Quote from: HunterWhite on May 18, 2018, 07:40:18 PMHave a look at this nice post from rstern. You can decide if you are up to it. The stock valve is like $30 I think. "https://www.gatewaytoairguns.org/GTA/index.php?topic=111416.0"hthI think that's a bit more than opening up the exhaust and transfer ports. I think I'll leave that kind of mod to Bob and others. :-)

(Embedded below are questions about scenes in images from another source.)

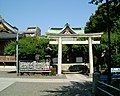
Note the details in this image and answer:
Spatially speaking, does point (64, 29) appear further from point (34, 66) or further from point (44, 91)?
point (44, 91)

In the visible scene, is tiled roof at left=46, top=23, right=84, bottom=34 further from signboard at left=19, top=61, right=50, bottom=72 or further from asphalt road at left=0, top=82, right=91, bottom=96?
asphalt road at left=0, top=82, right=91, bottom=96

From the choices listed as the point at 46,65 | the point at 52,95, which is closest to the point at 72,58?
the point at 46,65

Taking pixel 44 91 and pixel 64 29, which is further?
pixel 64 29

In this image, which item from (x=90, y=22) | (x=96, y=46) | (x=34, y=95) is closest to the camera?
(x=34, y=95)

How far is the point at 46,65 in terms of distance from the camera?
28.0m

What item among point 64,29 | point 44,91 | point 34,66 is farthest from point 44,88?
point 64,29

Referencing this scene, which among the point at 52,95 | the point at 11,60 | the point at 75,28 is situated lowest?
the point at 52,95

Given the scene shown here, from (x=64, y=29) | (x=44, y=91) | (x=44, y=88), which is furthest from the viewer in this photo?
(x=64, y=29)

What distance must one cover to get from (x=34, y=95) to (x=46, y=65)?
44.1 feet

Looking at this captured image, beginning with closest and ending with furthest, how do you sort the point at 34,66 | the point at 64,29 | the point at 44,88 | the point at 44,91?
the point at 44,91
the point at 44,88
the point at 34,66
the point at 64,29

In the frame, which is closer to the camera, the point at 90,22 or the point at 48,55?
the point at 48,55

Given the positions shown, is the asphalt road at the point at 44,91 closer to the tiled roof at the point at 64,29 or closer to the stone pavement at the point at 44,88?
the stone pavement at the point at 44,88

Not exactly apples to apples but here's what I did when I put a Lane reg in my .22 Gen 2 Mrod with the Hill lightweight hammer.The Lane reg came with a 4 mm bit and instructions to open the valve exhaust, transfer port, and barrel port. I was able to open up the valve and barrel with my drill press but couldn't manage to TP so I ended up getting Hill's .160 transfer port (close enough). The reg also came with a spacer for the valve spring for use with a stock hammer, since I was using a lightweight hammer I left it out. There were other instructions for drilling out the valve's interior but I was afraid I'd mess up the poppet seat so I skipped those too. Make sure your valve metering screw is full open, you don't want to open your ports then strangle them inadvertantly.I tried a few different springs and ran a bunch of shots over the chrony playing around with hammer spring tension and reg setpoints and ended up finding a combination of Hill's 262 spring (I wanted a Short Stiff Spring type setup) and a reg setting of 150 bar that fit my goals.When I changed valves later and needed to retune I went about it in a better way.I found an unregulated string that gave me the speed/energy I was looking for and then dialed the reg in from there. I now find it much easier to eliminate the variable of the regulator and do an old school unregulated tune for a curve then use that data to start the regulated tune. By recording pressure along the curve when you're tuning unregulated you'll be able to see what the pressure at the "knee" of the curve is and that will be the pressure to set the reg to start. You may need to do some fine adjusting from there but you'll start a lot closer to where you want to be than jumping around between different pressures, tensions, springs like I did at first.There are still a lot of spring and spring tension and hammer weight and striker length and... tests during the unregulated tune but I find it easier to zero in without the regulator "getting in my way". You can also make a change when unregulated then fill to the pressure you think you'll set the reg at and test shots to see how they are at that possible setting. This lets you test setpoints without having to disassemble, adjust the reg, then refill to test (especially painful if you only have a hand pump like I do).Blue
Thanks for the info. I take it that you didn't change the poppet spring to a lighter one, so had to have a stiffer hammer spring with the light hammer?